(Prompt): Pull out each line of the entries below that contains the word "centimetres", matching case exactly.

Scene-based reasoning records
************
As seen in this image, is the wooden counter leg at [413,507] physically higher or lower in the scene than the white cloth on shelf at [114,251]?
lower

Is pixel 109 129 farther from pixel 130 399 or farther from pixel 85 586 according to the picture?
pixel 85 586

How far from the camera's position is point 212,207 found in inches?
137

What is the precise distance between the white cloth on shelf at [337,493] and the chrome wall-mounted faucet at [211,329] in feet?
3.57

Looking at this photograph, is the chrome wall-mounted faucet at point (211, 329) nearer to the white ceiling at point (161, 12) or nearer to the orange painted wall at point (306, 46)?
************
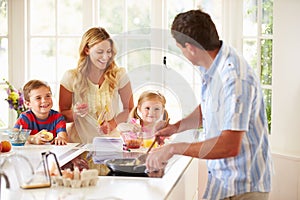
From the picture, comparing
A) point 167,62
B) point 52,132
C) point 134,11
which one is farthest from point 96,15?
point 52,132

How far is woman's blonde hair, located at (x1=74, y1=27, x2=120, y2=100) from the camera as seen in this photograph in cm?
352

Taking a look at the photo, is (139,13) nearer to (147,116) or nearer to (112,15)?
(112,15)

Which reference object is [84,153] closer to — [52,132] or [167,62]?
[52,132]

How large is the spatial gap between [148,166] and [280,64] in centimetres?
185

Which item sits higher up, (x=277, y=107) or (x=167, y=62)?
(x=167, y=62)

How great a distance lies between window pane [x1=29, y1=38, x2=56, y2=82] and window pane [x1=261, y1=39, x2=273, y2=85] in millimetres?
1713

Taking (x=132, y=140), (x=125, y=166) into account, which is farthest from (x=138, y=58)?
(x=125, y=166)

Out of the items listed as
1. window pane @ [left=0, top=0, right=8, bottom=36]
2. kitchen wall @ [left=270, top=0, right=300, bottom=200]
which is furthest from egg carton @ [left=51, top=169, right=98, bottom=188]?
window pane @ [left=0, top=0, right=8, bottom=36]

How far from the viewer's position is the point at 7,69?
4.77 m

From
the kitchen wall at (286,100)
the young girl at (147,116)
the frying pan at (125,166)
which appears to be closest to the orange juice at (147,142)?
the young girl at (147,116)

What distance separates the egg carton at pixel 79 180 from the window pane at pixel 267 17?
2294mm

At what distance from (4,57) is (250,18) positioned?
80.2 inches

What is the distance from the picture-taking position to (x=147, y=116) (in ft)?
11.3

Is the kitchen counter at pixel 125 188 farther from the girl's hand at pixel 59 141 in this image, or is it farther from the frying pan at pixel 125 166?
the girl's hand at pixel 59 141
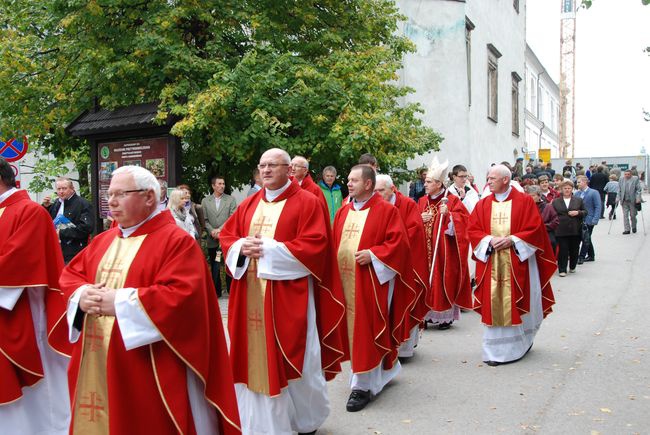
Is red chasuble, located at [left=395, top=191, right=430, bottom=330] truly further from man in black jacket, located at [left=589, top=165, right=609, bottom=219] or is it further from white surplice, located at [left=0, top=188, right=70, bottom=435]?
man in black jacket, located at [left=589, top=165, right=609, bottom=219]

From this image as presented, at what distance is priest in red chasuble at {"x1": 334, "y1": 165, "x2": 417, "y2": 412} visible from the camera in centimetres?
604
************
(Answer to the exercise):
How large is the spatial gap between [148,166] and [280,64] in centimetres?
From this image as presented, at what distance is priest in red chasuble at {"x1": 334, "y1": 165, "x2": 417, "y2": 412} visible from the camera in centimetres?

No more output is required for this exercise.